Mi się wydaje tak. Przede wszystkim RR to dystrybucje typowo desktopowe. Raczej nie wyobrażam sobie, abym serwer chciał na tym postawić. W przypadku “stanowiska pracy” – wszystko zależy od tego do czego dokładnie to ma służyć. Niemniej jednak zauważam jakiś lęk niektórych użytkowników przez dystrybucjami tego typu, który – jak sądzę – wynika z bardzo głębokiej nieznajomości tematu z jednej strony, z drugiej zaś – co poniekąd wynikiem pierwszego – jest pokłosiem pewnych mitów narosłych wokół dystrybucji wydawniczych, a w szczególności mitu związanego ze “stabilnością” (mniejsza o to w jakim rozumieniu). Fakt – dokonując wyboru RR musi to być wybór świadomy i to w “podwójny” sposób. Po pierwsze wybierajmy takie dystrybucje, które mają tu jakieś doświadczenie. Niejako sprawdźmy je. Po drugie użytkownik, który się na to zdecydował musi też być świadomy jak taka dystrybucja jest skonstruowana i do tego przystosować swoje przyzwyczajenia. Inaczej będzie psioczył ile wlezie na “niestabilność”, na to, że aktualizacja programu spowodowała, że przestała się ona uruchamiać itp. itd. Niemniej jednak RR, któremu poświęci się minimum uwagi odwdzięczy się nie tyle nowymi aplikacjami, bo to jest obojętne z pewnego punktu widzenia, ale przede wszystkim tym, że problemy, jakie istnieją w użytkowaniu (także funkcjonalności) tych samych aplikacji w dystrybucjach wydawniczych nie są tak uciążliwe. Teoretycznie dystrybucje wydawnicze uzupełnione o paczki “uniwersalne” winny również to zaoferować, jednakże – z mojego doświadczenia – sytuacja nie wygląda aż tak różowo. W każdym bądź razie po kilkunastu latach używania wydawniczych i kilku latach użytkowania RR dostrzegam pewną – oczekiwaną przeze mnie – przewagę tych drugich. To są jednak moje preferencje, moje potrzeby i wymagania, do których dobrałem sobie narzędzie, jakim jest dystrybucja, a nie odwrotnie.
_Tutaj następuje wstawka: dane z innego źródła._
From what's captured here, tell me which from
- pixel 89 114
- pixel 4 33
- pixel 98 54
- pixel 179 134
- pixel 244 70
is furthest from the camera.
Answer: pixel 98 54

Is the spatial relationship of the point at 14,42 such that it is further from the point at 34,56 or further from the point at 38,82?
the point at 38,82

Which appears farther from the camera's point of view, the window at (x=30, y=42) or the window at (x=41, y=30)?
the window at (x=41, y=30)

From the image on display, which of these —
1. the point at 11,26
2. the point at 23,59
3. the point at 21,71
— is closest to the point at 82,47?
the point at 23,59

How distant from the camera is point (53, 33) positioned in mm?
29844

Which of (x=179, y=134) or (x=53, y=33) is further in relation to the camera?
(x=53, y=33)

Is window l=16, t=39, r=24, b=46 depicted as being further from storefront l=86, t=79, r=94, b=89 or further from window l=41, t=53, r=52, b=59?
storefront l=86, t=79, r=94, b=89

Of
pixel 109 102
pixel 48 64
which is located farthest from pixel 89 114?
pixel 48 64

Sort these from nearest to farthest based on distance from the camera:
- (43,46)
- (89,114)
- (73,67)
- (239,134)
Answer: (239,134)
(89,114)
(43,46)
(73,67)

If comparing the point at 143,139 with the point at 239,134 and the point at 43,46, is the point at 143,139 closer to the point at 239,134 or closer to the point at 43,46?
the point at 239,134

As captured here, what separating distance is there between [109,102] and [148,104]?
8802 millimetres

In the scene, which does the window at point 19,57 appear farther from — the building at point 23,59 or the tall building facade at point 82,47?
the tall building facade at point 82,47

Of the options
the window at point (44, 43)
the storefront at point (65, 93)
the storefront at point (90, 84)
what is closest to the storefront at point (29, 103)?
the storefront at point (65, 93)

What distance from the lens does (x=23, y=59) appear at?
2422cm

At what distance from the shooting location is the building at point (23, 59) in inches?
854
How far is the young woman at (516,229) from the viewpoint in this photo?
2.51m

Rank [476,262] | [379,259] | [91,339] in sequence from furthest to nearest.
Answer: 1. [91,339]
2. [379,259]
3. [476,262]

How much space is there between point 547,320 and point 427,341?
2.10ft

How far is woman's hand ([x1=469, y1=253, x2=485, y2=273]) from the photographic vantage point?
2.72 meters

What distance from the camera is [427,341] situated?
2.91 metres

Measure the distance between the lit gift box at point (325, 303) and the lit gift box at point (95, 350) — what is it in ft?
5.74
Co do serwera to się nie wypowiem, bo nie mam takich potrzeb – dla mnie Linux to system desktopowy, bo taki jest mi potrzebny (jak na razie). Natomiast zgoda co do całej reszty – gdy ‘na próbę’ wieszałem pierwszy raz Antergosa to z drżeniem oczekiwałem jakichś totalnych ‘magii’ z którymi sobie nie poradzę z moją małą wiedzą i pierwsze dwa tygodnie pracy to było czekanie: ‘kiedy to się wreszcie wydarzy’ i będę mógł na nowo postawić Minta ze spokojnym sumieniem, że ‘przecież spróbowałem’… bo wszak RR MUSI dać w kość! Nic się nie wydarzyło przez dłuższy czas, a gdy kiedyś tam wreszcie coś po aktualizacji lekko zgrzytnęło (nie, nie tak, żeby ‘wywalić’ system), to posiadana wiedza plus kilka minut z Wiki pozwoliło rozwiązać problem paroma komendami w Terminalu…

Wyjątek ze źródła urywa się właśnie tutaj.